» **Exercises to complete**:
A) Set down the passage on Lewin's e-mail word for word, from "If those extra" to "controversial campus-wide e-mail.".
B) List every question that the passage on Lewin's e-mail says she might have asked herself.
C) In one to three sentences, explain why the passage on Lewin's e-mail says the College Republicans' "Conservative Coming Out Week" announcement could be seen as demeaning and offensive to the university's gay and lesbian community.

Perhaps in that extra time, she might have asked herself such important questions as:
- Should I really send this profanity-laden, politically-partisan e-mail from my work account?
- Should I really include my standard e-mail signature to imply that, with this reply, I am speaking out of my capacity as a tenured professor and an esteemed representative of the university?
- Should I, as a tenured professor, really be responding to a student group in such an unprofessional and demeaning way?
If those extra seconds would have stopped Lewin from sending her initial, gut-level reactions - “F-- you, Republicans!” - she could have focused more on crafting the type of critique she offered in her follow-up e-mails. She could have registered her concerns about how the e-mail from the College Republicans - announcing the group's “Conservative Coming Out Week” - was demeaning and offensive to the university's gay and lesbian community, many of whom experienced intense prejudice and rejection when they came out of the closet to their friends and family. She then could have taken up the issue with the UI administrators who approved the distribution of the controversial campus-wide e-mail.

» **Information supplied**:
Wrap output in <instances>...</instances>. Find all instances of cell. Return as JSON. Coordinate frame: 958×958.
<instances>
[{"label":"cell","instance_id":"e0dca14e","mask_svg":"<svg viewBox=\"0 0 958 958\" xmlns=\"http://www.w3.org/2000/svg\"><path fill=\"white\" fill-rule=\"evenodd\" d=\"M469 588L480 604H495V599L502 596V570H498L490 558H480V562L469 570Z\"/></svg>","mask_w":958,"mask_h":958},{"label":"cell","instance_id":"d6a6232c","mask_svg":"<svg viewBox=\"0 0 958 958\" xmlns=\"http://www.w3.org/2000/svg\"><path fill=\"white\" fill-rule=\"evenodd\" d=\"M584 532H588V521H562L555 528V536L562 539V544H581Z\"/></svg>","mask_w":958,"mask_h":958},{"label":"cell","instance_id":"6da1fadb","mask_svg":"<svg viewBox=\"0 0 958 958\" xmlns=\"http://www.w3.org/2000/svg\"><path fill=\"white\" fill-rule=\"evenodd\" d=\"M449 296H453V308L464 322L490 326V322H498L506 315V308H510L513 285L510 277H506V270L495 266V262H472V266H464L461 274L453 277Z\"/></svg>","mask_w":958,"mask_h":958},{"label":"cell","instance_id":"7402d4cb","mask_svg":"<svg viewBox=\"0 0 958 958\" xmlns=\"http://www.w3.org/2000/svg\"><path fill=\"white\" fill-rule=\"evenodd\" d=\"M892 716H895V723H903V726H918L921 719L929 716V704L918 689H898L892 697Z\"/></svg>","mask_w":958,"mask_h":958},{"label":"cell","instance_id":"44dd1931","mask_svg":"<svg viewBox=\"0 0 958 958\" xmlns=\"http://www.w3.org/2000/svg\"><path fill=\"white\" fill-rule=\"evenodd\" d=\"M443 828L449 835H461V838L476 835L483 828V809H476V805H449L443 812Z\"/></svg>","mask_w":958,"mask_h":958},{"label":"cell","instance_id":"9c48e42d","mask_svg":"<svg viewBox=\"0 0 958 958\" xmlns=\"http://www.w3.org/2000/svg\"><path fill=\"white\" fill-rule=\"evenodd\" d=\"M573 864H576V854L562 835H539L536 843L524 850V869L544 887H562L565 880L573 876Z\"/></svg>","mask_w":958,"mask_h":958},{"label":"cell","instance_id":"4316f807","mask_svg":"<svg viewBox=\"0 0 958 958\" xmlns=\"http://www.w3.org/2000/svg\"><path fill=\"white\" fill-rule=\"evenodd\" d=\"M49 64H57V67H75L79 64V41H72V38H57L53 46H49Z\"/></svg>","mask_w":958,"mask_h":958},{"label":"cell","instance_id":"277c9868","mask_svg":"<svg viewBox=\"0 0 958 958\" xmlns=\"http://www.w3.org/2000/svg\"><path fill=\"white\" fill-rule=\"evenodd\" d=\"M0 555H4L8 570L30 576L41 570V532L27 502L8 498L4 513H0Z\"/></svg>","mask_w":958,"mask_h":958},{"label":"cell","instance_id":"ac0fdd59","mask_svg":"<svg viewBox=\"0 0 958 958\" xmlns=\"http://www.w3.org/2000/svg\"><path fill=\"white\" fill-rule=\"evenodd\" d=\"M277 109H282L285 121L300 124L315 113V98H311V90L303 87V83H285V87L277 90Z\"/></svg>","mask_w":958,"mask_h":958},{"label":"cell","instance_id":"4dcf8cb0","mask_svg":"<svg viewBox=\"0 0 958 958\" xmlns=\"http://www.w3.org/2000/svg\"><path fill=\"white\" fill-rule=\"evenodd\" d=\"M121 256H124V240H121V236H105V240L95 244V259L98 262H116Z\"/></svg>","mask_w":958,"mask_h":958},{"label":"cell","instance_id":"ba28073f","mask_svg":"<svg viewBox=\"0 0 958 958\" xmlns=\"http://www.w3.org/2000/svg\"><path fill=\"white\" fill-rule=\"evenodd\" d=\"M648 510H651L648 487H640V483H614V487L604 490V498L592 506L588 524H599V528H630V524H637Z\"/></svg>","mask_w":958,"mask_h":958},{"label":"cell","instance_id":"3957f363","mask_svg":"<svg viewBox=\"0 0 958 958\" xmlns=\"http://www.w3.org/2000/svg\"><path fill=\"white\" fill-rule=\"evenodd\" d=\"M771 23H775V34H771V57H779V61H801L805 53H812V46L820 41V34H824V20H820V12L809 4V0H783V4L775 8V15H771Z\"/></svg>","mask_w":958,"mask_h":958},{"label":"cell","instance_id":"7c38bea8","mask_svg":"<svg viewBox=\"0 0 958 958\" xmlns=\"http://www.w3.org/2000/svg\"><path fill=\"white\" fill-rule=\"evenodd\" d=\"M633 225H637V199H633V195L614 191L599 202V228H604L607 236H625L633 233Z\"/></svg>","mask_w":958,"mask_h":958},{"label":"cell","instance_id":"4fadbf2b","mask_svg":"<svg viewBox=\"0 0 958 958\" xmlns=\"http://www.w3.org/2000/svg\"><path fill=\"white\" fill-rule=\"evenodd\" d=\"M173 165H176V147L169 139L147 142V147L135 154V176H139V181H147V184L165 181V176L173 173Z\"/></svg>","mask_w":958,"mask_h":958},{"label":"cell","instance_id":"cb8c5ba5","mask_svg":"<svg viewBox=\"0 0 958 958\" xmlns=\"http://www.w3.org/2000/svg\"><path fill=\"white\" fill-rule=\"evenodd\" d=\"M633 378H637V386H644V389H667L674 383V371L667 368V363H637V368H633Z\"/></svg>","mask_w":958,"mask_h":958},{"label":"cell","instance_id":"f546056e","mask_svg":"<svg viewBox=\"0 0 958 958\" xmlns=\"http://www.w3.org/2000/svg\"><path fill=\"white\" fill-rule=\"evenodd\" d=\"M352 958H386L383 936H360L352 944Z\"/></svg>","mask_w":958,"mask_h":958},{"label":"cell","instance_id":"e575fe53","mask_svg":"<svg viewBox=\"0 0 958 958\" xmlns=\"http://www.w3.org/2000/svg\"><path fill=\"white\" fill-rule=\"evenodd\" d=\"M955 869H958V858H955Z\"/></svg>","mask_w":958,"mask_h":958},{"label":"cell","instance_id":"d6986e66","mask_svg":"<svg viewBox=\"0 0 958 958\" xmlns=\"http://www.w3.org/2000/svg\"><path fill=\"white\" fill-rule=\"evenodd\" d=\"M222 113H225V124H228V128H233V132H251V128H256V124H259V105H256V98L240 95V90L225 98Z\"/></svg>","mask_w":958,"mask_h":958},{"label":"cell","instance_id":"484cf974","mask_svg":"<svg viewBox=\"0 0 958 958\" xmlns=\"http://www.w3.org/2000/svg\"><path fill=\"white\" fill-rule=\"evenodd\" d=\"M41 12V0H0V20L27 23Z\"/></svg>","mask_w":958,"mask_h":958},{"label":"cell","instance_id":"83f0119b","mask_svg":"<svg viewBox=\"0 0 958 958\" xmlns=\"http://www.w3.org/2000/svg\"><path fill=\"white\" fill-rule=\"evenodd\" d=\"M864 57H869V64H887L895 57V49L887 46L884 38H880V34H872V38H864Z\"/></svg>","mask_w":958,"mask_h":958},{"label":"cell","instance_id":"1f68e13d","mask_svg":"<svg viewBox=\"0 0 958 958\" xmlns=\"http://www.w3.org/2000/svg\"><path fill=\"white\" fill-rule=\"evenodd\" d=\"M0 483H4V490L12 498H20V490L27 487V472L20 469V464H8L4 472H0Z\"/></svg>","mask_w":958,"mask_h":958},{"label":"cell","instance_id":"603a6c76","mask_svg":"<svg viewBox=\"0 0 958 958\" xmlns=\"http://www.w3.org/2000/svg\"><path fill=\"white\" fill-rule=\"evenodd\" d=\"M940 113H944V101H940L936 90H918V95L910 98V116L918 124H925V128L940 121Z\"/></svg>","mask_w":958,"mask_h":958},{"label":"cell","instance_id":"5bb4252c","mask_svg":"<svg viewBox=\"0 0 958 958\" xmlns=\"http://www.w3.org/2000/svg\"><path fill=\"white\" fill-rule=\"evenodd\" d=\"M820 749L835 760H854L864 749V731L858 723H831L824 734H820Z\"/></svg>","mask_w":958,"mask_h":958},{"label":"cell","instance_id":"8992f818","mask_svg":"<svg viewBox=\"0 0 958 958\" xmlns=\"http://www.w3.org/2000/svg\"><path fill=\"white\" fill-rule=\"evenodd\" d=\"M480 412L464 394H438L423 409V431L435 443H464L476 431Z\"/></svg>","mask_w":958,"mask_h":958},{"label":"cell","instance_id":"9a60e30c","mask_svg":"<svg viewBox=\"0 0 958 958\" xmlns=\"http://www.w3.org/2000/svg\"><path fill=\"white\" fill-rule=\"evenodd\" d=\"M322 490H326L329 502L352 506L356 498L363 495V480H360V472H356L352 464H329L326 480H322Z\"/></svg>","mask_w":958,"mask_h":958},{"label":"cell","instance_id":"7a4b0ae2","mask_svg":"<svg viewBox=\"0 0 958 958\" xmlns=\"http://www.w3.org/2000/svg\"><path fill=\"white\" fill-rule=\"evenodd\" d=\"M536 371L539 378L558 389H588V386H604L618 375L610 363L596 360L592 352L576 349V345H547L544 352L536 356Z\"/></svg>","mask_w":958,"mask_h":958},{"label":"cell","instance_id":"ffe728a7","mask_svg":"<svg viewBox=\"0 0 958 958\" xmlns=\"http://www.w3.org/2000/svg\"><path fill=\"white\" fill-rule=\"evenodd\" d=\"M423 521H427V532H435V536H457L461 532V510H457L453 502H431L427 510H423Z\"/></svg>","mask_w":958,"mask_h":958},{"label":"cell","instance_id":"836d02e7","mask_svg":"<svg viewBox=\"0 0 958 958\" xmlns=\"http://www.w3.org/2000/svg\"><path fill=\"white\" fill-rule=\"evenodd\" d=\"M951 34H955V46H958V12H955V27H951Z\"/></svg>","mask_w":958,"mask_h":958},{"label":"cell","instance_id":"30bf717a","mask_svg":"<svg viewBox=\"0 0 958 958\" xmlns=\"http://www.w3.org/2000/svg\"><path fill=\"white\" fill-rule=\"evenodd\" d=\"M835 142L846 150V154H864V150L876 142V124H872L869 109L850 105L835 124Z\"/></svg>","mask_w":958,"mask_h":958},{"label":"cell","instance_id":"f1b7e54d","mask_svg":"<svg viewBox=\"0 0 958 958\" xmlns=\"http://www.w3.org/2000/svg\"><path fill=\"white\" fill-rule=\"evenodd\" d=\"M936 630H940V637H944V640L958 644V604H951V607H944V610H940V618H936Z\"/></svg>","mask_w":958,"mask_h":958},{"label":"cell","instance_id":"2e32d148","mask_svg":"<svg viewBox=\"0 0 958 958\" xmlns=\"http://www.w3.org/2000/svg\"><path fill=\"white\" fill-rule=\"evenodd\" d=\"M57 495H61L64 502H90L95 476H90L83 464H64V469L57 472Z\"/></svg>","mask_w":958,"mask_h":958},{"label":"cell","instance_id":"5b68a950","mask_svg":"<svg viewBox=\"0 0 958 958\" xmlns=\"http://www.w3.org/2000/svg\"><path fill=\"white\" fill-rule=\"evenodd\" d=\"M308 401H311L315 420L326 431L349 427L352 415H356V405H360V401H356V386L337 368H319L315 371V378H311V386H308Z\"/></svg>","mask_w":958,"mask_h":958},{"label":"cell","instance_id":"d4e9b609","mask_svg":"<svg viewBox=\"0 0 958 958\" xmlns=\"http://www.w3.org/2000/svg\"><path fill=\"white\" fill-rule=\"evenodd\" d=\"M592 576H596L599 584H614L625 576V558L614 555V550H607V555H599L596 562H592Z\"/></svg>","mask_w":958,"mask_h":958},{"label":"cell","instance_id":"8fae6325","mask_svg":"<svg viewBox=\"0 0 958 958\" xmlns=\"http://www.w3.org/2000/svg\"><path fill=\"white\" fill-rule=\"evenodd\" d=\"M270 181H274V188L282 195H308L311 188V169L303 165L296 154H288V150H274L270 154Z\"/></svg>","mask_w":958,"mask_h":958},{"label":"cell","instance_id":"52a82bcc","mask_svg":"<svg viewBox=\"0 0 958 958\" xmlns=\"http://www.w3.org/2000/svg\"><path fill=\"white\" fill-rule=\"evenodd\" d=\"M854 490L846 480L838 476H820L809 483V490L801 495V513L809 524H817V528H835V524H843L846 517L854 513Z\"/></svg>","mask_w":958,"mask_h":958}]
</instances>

» **Answers for the tasks**:
A)
If those extra seconds would have stopped Lewin from sending her initial, gut-level reactions - “F-- you, Republicans!” - she could have focused more on crafting the type of critique she offered in her follow-up e-mails. She could have registered her concerns about how the e-mail from the College Republicans - announcing the group's “Conservative Coming Out Week” - was demeaning and offensive to the university's gay and lesbian community, many of whom experienced intense prejudice and rejection when they came out of the closet to their friends and family. She then could have taken up the issue with the UI administrators who approved the distribution of the controversial campus-wide e-mail.

B)
- Should I really send this profanity-laden, politically-partisan e-mail from my work account?
- Should I really include my standard e-mail signature to imply that, with this reply, I am speaking out of my capacity as a tenured professor and an esteemed representative of the university?
- Should I, as a tenured professor, really be responding to a student group in such an unprofessional and demeaning way?

C) Many members of that community experienced intense prejudice and rejection when they came out of the closet to their friends and family. The announcement borrowed the idea of "coming out" for the group's "Conservative Coming Out Week."